_WHAT YOU NEED TO DO_:
Can you repeat the passage about the Gendertrash issues verbatim, from start to finish?

_DOCUMENT SECTION_:

The results of getting serious are clear with just a glance at the Issue 4 table of contents. To take only the first five items, they include: not one but two interviews with activists with a history of street sex work, describing their work to empower homeless, street-active and drug-addicted trans communities; not one but two texts by trans prisoners; and Tayleur’s essay arguing that we need to refocus as a movement from questions of identity and “acceptance” to questions of material wellbeing. It is clear we have come a long way from “Welcome.”

I’m not saying this to denigrate Issue 1. I love Issue 1. As a nostalgic bourgeois trans reader, Issue 1 is in some ways the part of Gendertrash that touches me most. And as a publisher, I think both tenors, the personal and the activist, are essential to what Gendertrash is. Without the first, it would be dense and inspirational, but less moving. Without the second, it would be charming and evocative, but dated.

_Records from a data source_:
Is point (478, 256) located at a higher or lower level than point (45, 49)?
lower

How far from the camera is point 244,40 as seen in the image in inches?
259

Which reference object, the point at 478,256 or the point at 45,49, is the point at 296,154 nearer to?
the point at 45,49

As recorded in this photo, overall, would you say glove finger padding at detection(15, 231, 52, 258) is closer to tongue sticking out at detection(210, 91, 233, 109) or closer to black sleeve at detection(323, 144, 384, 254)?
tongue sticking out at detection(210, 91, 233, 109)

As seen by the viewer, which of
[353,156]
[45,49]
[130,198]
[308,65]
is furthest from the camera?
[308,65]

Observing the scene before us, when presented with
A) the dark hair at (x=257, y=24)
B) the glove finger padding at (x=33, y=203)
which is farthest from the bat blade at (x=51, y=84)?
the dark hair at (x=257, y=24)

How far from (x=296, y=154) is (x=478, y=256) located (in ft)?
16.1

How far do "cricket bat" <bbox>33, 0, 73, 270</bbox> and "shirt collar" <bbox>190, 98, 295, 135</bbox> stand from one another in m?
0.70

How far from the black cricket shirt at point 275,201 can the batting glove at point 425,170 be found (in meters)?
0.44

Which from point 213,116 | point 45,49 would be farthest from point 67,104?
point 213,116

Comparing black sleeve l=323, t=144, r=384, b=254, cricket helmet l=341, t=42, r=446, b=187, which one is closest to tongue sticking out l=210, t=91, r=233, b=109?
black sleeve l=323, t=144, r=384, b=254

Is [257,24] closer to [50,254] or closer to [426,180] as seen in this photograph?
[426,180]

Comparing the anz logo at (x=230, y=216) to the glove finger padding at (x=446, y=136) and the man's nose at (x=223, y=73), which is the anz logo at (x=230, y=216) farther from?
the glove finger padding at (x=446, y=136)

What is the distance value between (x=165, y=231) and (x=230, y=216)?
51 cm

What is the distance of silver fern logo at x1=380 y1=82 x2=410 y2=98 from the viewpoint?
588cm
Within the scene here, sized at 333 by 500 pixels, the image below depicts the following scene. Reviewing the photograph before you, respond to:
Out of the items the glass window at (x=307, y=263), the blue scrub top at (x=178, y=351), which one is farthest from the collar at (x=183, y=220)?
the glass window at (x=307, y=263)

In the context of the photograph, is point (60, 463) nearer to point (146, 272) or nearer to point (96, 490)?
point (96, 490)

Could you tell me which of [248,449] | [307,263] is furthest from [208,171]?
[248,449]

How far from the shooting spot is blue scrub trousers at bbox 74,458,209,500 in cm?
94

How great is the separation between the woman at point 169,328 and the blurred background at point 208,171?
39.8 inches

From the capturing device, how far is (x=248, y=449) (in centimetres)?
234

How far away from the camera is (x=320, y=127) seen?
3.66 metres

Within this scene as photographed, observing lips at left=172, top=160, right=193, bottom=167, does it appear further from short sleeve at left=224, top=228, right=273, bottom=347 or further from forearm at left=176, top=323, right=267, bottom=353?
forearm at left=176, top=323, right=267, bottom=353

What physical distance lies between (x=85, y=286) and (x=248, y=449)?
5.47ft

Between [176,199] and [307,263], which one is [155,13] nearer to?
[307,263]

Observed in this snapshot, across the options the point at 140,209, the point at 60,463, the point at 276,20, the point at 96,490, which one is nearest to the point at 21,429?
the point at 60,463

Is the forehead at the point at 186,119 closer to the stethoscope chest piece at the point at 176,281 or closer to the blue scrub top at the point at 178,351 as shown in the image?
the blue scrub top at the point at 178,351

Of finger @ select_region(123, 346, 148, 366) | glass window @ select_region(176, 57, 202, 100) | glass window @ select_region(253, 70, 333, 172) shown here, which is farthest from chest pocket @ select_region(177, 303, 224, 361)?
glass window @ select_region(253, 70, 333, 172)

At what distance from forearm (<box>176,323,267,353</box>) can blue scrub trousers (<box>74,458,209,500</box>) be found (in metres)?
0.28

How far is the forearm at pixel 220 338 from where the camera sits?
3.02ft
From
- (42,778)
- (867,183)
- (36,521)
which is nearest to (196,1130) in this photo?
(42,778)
--
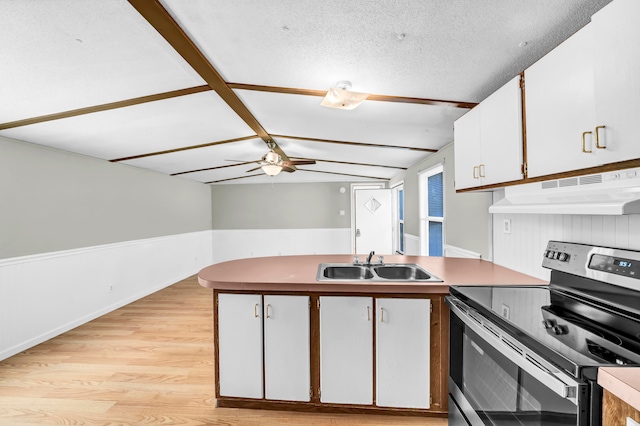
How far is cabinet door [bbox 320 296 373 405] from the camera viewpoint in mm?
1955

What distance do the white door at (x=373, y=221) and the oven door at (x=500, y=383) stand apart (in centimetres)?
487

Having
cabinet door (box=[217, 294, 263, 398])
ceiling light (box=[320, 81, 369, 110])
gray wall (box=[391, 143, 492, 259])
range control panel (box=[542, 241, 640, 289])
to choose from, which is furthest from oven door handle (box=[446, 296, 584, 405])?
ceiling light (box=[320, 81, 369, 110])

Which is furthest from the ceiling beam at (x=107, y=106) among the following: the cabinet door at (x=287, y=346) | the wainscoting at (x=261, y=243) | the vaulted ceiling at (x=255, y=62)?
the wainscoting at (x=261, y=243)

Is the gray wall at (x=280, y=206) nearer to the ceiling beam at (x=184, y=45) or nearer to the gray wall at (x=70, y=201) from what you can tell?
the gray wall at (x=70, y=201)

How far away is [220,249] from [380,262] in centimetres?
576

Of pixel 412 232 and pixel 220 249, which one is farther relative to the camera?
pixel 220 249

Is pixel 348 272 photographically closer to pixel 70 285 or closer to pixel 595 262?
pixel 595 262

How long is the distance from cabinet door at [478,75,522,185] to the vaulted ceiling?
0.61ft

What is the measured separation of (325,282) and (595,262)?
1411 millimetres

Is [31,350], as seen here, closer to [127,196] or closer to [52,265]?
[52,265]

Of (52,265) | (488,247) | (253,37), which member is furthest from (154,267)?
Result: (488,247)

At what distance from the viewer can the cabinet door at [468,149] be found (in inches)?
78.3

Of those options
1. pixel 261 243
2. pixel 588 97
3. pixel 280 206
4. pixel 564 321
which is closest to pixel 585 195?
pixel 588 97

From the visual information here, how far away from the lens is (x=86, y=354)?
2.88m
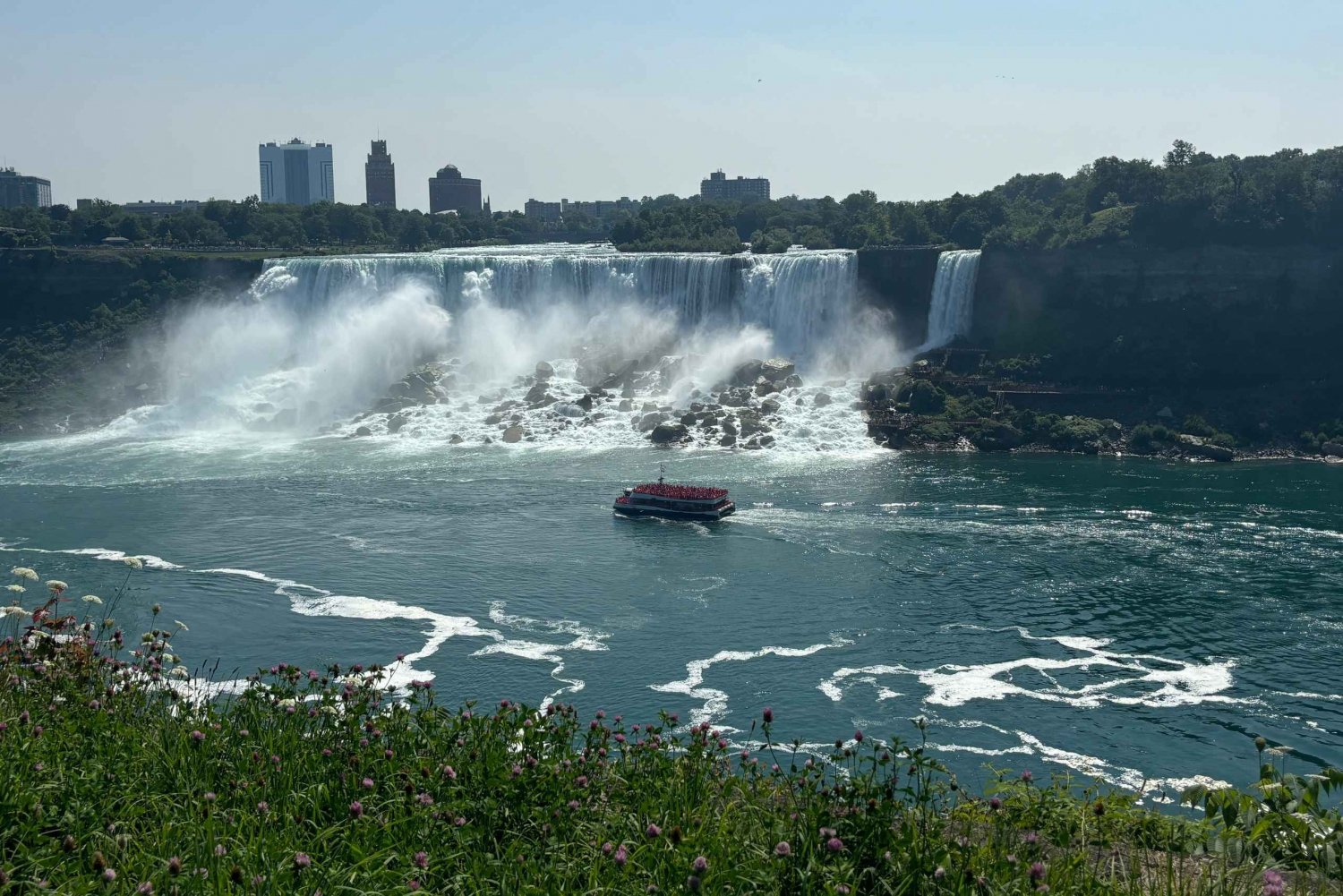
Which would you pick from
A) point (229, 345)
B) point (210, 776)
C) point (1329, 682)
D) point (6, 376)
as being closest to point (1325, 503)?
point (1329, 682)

_RESULT_:
The results of getting serious are clear with just a glance at the Issue 4 table of contents. To take only the first five items, they include: not one but two interviews with activists with a history of street sex work, describing their work to empower homeless, street-active and drug-addicted trans communities; not one but two texts by trans prisoners; and Tayleur’s essay arguing that we need to refocus as a movement from questions of identity and “acceptance” to questions of material wellbeing. It is clear we have come a long way from “Welcome.”

I’m not saying this to denigrate Issue 1. I love Issue 1. As a nostalgic bourgeois trans reader, Issue 1 is in some ways the part of Gendertrash that touches me most. And as a publisher, I think both tenors, the personal and the activist, are essential to what Gendertrash is. Without the first, it would be dense and inspirational, but less moving. Without the second, it would be charming and evocative, but dated.